• [Task directions] Identify each line in the records below that contains the word "container", and copy it.

• [Dataset content]
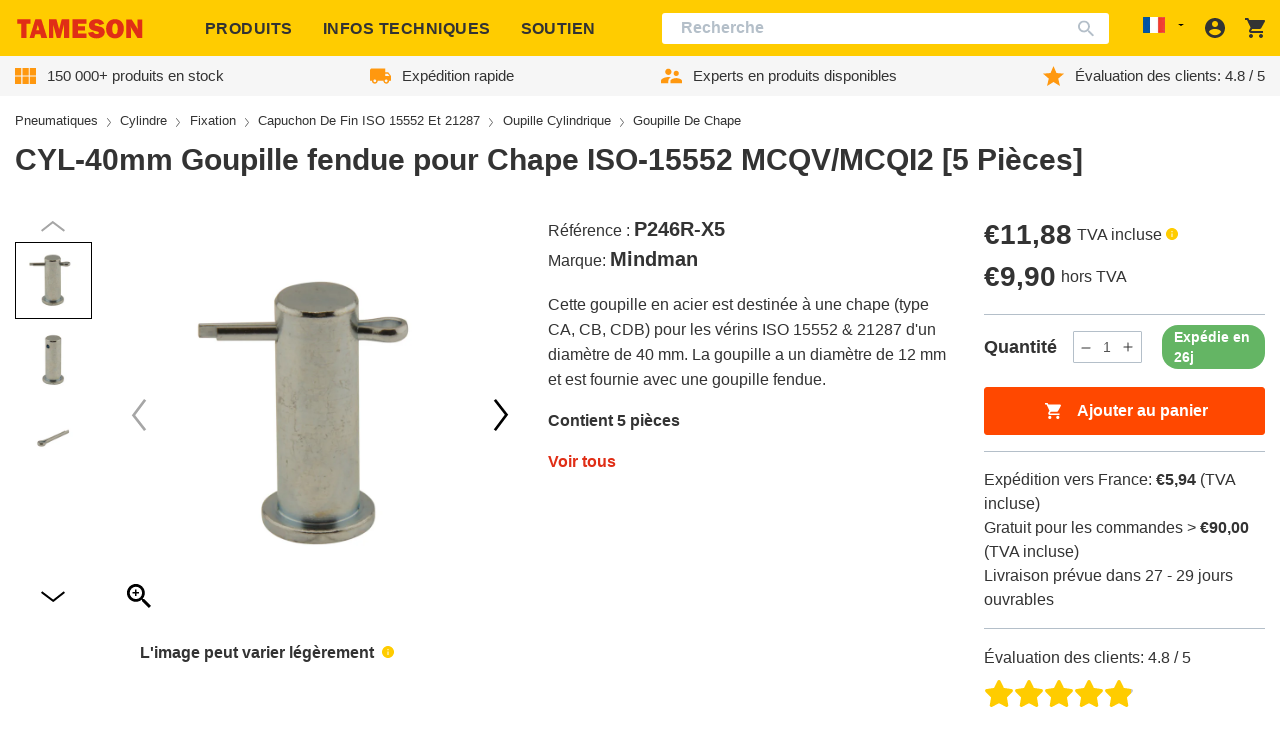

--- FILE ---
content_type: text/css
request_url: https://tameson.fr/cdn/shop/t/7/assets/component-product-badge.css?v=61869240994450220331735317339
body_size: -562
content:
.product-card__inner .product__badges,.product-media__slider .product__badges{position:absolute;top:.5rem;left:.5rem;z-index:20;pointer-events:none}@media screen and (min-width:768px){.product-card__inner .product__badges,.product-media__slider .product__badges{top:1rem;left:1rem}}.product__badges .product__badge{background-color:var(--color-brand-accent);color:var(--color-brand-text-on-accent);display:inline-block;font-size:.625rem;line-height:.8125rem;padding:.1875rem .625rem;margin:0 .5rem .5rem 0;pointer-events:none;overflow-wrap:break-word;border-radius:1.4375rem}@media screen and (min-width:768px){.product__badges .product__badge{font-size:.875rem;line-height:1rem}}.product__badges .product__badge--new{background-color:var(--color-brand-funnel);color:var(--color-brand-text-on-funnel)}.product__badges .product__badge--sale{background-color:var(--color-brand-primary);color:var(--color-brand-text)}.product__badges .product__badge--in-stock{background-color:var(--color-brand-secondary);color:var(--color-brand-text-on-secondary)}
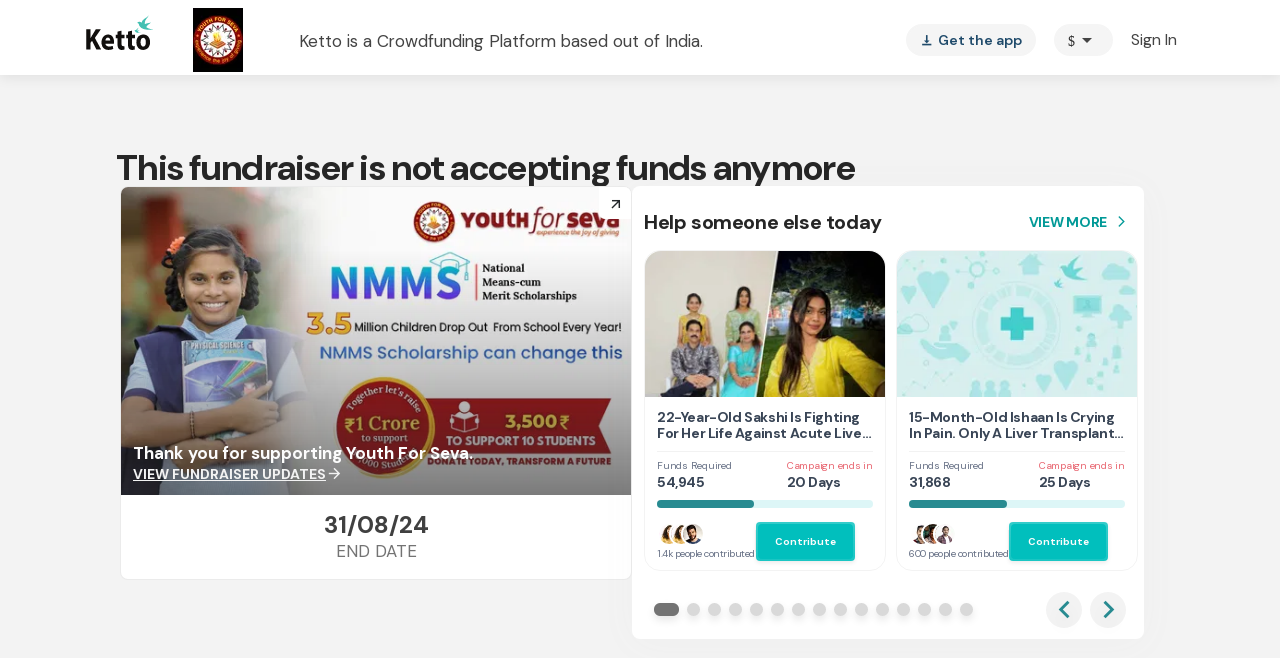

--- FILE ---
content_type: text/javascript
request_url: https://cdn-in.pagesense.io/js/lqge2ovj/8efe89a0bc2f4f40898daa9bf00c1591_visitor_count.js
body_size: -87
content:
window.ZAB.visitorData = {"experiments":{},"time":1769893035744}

* * *

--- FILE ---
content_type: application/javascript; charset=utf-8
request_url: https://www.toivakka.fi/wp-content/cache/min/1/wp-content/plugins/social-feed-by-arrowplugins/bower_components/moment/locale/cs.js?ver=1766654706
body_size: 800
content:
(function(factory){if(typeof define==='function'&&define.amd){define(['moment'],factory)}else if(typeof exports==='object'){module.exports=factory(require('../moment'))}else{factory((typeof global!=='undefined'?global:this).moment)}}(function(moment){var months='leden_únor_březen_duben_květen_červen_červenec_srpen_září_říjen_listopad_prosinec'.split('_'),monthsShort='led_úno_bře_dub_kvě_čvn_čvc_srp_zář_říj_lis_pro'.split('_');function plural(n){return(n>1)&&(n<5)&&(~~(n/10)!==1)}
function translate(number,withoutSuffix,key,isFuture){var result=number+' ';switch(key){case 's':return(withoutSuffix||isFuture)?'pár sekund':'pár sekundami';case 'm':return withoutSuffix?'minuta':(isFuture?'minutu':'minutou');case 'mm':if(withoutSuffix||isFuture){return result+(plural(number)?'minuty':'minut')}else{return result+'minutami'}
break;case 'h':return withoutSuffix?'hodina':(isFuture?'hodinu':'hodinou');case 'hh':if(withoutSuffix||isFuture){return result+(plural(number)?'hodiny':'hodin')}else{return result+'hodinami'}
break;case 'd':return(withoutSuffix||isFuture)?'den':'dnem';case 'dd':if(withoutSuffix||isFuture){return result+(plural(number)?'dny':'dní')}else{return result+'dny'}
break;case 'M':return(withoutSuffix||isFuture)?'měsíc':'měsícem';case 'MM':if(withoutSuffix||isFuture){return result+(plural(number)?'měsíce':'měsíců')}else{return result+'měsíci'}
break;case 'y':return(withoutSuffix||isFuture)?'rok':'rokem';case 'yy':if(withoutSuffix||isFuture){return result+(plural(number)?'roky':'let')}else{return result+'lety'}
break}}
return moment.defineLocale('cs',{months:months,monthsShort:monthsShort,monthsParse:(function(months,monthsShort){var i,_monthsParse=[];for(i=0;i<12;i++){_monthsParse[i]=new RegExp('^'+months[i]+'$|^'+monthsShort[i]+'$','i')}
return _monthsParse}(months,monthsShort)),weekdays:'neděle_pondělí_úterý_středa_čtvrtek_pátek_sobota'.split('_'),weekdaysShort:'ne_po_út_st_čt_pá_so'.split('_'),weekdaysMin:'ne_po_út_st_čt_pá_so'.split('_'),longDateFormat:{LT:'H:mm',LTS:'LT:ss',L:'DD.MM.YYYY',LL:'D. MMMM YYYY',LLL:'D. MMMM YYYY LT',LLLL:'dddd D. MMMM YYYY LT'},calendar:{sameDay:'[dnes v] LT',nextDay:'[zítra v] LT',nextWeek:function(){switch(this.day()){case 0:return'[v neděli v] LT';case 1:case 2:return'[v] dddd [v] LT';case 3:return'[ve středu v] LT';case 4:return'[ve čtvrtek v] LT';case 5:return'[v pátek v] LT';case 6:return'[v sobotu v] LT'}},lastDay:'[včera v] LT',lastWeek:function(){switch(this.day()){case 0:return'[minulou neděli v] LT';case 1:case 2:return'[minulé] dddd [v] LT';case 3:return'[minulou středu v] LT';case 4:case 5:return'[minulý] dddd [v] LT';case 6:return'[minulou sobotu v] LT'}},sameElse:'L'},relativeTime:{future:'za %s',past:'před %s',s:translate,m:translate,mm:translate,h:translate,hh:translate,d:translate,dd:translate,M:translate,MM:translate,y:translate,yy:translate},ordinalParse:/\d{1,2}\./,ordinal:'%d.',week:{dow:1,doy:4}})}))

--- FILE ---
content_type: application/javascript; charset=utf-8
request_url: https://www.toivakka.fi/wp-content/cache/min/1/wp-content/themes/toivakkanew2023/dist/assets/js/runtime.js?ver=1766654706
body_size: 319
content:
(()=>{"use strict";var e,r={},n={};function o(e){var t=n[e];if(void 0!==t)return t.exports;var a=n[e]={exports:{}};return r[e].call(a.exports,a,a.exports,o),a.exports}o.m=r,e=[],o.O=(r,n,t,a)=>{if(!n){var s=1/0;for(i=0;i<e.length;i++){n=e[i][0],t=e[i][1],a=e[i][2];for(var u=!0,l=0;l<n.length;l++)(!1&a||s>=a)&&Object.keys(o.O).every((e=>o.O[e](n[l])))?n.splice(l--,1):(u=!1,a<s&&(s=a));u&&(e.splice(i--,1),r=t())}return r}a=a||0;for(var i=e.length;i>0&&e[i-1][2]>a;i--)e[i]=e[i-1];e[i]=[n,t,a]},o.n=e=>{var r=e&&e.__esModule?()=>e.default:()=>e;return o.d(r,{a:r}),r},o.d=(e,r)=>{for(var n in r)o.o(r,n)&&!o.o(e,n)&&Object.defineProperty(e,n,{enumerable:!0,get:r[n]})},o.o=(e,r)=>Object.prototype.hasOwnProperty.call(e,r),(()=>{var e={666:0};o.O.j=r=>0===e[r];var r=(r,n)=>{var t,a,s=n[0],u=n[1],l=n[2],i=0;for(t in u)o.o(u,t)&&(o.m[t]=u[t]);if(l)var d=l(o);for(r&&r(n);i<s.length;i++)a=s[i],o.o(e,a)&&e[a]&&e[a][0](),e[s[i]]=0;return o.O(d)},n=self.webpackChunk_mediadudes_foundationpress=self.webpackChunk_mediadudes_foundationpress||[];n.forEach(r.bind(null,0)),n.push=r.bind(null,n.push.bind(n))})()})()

--

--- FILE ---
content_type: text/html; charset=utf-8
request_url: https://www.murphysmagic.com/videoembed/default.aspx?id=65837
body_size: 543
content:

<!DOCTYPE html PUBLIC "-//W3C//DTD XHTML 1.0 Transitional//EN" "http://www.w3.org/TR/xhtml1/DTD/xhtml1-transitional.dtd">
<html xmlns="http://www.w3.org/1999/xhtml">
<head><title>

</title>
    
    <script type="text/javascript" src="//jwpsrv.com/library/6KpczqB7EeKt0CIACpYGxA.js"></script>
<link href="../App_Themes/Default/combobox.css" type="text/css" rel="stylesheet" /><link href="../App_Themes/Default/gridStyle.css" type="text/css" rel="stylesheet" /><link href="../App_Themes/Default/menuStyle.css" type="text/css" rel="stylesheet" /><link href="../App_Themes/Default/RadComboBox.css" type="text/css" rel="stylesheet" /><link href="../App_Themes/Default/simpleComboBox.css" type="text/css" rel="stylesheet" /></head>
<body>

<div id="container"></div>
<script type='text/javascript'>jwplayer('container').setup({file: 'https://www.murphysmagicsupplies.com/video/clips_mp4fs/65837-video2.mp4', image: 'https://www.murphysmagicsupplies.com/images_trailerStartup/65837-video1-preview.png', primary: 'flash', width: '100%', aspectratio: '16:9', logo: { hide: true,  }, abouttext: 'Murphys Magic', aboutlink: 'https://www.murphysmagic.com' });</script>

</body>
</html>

• [Written answer]
<div id="container"></div>
<script type='text/javascript'>jwplayer('container').setup({file: 'https://www.murphysmagicsupplies.com/video/clips_mp4fs/65837-video2.mp4', image: 'https://www.murphysmagicsupplies.com/images_trailerStartup/65837-video1-preview.png', primary: 'flash', width: '100%', aspectratio: '16:9', logo: { hide: true,  }, abouttext: 'Murphys Magic', aboutlink: 'https://www.murphysmagic.com' });</script>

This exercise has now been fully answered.